I really shouldn’t complain. After all, the rest of the country has been toasty hot from an early start, but… woe is me! The harsh winter and colder than usual spring has left me in a state of gardening withdrawal. Signs of color, other than green, have been a rarity this spring. It’s not that things didn’t grow, and it’s not like we haven’t had some really nice days, but rather that the timing of almost every bloom lined up with rather unfortunate weather. Most of our tulips were tattered apart by wet blustery storms, the cherry blossoms were blown out of the trees from start to finish, and every iris in the garden was besmirched by wind and rain. It seemed the sun only came out for the days between bloom cycles.
I know I said I that wouldn’t, but I did… I had to! After having dug up the roses last year, in order to stop attracting deer, I found that I couldn’t live without them. This May past, I put my husband to work digging holes. It was rather labor intensive, and my pointing finger was left a wee bit worn out. As he stated at the time, “You point, I dig.” And point away, I did!
Egadz! You planted bare root roses in May?! That’s too late! They will never grow! Against local advice, I did. With our spring temperatures having been hovering mainly in the 50’s and 60’s, that’s a California January. I’m not sure that I would have called my timing unfortunate, as although, to my disappointment, roses had come and gone at the local nurseries at that point in the season (I can’t help but wonder who these avid gardeners were that dug through 3 feet of snow and ice to plant them), having had to scour the internet for them turned out to be not only quite informative, but also really opened up the selection and allowed me to contemplate which roses by description and various forum reviews would do well in my area. When all was done, I ended up ordering roses from 3 different nurseries: David Austin Roses, Rogue Valley Roses, and Vintage Gardens.

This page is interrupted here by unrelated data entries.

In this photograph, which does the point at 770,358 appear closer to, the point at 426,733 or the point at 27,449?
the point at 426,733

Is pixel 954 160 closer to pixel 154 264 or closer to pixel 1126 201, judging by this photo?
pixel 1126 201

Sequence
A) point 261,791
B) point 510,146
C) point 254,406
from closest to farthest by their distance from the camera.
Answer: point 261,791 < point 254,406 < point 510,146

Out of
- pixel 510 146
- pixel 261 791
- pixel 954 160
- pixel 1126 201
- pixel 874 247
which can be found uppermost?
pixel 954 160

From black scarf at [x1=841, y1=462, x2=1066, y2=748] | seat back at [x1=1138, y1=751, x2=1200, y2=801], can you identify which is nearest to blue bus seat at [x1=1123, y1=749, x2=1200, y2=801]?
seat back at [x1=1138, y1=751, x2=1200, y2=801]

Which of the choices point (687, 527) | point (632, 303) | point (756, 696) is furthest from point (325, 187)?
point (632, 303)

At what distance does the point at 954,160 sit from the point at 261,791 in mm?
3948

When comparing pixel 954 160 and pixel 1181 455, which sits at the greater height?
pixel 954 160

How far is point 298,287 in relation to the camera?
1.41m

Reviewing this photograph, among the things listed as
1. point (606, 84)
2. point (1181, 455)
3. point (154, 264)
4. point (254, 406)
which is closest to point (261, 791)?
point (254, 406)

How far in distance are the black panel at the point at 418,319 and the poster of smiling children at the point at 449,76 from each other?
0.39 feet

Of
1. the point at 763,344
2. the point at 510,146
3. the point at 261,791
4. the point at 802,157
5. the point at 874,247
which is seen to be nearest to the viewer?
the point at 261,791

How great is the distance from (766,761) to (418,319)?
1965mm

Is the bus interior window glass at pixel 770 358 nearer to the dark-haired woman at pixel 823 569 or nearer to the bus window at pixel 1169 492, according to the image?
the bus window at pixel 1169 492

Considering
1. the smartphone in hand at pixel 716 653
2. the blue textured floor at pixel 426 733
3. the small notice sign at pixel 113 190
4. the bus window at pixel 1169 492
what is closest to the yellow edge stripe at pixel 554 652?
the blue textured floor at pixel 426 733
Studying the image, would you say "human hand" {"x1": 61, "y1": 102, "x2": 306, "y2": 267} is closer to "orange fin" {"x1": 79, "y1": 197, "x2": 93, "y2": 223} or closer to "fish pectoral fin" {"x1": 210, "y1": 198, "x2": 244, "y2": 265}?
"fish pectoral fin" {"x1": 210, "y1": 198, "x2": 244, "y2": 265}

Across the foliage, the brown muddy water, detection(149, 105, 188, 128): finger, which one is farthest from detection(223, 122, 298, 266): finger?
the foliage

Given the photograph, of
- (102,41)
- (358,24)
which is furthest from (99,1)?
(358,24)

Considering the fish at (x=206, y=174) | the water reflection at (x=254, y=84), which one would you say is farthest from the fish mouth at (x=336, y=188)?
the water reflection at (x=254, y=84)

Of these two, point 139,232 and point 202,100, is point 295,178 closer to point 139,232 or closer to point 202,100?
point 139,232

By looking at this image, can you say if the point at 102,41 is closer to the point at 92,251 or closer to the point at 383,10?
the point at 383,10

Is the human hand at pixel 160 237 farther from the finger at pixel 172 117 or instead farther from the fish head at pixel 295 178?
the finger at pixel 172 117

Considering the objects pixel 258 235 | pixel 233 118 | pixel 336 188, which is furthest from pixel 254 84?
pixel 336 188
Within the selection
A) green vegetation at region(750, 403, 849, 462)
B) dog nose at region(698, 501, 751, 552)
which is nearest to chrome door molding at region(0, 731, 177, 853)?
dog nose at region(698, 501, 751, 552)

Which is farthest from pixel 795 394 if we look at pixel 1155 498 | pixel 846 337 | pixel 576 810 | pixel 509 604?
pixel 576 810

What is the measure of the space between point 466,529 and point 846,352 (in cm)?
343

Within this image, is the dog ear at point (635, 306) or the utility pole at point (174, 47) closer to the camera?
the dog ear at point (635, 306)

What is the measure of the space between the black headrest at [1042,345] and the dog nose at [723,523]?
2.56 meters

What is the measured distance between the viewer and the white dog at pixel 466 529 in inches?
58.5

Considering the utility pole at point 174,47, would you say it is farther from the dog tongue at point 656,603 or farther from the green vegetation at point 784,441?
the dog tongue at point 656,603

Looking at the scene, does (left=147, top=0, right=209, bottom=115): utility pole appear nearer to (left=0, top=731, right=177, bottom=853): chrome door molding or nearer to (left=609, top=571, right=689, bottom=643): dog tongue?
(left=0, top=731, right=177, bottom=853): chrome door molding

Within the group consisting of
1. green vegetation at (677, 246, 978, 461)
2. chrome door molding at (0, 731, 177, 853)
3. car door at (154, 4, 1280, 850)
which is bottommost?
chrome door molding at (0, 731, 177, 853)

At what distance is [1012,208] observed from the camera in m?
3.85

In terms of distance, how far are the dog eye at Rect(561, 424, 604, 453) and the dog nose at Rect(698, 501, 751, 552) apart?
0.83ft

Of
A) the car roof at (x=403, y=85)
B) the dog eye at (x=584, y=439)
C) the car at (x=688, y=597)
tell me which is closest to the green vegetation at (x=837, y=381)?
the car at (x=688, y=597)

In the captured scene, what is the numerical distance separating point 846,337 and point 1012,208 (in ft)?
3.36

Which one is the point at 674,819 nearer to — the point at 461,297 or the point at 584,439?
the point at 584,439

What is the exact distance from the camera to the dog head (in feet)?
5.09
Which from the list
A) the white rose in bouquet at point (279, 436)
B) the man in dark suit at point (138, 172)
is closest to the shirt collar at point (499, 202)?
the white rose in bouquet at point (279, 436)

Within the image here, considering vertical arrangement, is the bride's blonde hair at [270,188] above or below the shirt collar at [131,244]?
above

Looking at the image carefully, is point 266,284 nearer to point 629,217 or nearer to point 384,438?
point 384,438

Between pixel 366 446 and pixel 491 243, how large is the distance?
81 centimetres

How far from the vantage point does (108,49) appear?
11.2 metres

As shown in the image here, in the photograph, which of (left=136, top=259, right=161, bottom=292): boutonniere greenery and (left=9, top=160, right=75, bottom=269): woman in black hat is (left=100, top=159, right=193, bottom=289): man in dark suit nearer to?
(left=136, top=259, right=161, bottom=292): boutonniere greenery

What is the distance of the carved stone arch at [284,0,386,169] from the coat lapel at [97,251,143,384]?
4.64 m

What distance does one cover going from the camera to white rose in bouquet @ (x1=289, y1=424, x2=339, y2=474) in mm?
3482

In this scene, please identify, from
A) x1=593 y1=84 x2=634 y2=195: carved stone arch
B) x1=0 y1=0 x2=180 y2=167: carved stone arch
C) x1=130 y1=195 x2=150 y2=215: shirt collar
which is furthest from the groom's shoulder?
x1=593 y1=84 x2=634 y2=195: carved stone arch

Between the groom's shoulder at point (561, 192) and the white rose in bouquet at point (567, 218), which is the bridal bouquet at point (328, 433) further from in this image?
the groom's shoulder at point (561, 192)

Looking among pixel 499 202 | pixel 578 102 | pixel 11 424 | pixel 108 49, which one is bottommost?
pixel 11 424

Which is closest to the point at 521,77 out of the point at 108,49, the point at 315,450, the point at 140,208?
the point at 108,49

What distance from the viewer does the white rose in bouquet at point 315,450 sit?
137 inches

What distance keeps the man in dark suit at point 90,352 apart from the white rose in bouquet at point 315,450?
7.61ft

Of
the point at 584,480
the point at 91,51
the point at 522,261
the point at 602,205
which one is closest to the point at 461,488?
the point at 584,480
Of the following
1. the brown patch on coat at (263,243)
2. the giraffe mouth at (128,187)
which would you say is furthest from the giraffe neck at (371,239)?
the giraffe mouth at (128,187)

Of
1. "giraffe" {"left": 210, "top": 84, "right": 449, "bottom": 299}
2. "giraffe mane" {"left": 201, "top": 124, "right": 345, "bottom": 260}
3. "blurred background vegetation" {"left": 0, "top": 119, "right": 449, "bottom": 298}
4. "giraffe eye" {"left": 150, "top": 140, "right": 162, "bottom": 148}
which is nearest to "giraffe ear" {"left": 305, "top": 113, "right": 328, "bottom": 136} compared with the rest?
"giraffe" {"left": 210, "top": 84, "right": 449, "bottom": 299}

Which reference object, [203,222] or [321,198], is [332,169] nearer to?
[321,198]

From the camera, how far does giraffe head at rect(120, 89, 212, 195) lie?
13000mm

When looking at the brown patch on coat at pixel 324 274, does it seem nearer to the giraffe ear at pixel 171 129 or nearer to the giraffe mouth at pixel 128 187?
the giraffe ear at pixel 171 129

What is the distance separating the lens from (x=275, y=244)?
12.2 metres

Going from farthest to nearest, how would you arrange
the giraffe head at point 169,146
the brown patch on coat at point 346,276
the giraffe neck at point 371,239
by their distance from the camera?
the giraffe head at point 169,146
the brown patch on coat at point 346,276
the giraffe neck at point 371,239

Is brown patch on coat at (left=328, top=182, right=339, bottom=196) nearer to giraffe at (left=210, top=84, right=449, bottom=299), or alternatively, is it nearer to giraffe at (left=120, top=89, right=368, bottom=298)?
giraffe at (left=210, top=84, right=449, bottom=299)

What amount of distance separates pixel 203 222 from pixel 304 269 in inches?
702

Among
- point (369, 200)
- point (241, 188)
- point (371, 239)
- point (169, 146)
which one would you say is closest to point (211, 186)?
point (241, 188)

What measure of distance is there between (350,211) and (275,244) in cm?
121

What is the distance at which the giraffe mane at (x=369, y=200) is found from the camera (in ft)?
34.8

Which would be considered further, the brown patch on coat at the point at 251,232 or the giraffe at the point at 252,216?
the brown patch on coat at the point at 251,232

I’m pretty sure that what I dug up last year was nothing but root-stock, everything above the graft having been a previous tasty treat for the deer. I’m hoping to avoid the same dilemma by:
1) Having planted the roses only in the back yard. (They were previously planted in the open front yard.) Although the fence isn’t so high that they can’t make the jump, I’m hoping that the deer won’t realize that they are there to begin with.
2) Planting own root roses. Not every rose on my list was available on its own roots, but I did go the extra mile to get the ones that were.
Back to: They will never grow! Actually, they are growing along quite nicely so far. I’m hoping for some summer color.